_Objective_
Output, verbatim, the lines of the items from the line containing "How far from the camera" through the end of the items, including both ends.

Stored dataset items:
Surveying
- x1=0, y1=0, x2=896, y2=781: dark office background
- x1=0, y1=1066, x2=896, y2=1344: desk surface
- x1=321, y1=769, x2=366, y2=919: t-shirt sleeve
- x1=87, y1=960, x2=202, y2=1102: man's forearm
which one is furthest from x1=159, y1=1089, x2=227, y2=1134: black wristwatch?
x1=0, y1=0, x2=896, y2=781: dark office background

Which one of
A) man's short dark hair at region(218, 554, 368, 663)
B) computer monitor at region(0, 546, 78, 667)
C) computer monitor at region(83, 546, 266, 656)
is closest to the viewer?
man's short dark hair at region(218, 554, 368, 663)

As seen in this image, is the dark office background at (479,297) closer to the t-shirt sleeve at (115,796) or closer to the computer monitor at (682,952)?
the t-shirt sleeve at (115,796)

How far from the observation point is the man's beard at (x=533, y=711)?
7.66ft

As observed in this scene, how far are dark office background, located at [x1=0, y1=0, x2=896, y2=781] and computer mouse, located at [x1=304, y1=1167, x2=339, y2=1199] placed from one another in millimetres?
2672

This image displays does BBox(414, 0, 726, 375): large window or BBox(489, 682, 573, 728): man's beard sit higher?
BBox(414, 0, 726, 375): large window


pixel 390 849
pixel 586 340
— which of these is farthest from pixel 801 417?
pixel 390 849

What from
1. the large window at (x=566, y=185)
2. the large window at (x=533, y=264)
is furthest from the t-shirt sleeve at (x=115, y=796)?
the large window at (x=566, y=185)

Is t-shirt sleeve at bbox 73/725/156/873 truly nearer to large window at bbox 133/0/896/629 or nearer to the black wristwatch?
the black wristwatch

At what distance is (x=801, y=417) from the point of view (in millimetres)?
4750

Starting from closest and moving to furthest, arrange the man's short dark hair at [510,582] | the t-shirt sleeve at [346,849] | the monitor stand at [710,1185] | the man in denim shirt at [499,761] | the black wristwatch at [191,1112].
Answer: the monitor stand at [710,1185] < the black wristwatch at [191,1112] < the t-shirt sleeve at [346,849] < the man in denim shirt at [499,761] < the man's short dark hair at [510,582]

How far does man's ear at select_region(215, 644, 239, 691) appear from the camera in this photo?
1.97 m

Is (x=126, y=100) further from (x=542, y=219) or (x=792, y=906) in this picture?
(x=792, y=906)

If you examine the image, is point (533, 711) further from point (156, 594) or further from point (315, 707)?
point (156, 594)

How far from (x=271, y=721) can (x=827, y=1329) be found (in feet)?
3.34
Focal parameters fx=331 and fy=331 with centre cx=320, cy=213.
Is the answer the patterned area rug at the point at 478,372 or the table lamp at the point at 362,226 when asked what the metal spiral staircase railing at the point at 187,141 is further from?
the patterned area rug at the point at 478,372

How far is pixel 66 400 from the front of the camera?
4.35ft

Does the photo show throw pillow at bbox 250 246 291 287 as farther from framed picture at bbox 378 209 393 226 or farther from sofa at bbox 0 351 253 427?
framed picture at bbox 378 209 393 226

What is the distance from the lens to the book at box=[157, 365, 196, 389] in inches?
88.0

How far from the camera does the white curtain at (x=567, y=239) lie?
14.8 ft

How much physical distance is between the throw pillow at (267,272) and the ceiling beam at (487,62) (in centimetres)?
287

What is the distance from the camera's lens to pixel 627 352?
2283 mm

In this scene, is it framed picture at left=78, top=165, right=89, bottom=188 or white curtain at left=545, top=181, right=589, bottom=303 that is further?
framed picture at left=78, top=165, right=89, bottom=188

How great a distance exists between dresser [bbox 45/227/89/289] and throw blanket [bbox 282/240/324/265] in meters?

_Solution for this task_
How far from the camera does the white curtain at (x=567, y=239) lie?
14.8 ft

How much physical distance is between the throw pillow at (267,272) and the ceiling beam at (487,62) (in centimetres)?
287

What is the distance from the camera's lens to pixel 627 352?
2283 mm

In this scene, is it framed picture at left=78, top=165, right=89, bottom=188 or white curtain at left=545, top=181, right=589, bottom=303 that is further?
framed picture at left=78, top=165, right=89, bottom=188

How great a distance exists between dresser [bbox 45/227/89/289] and throw blanket [bbox 282/240/324/265] in meters?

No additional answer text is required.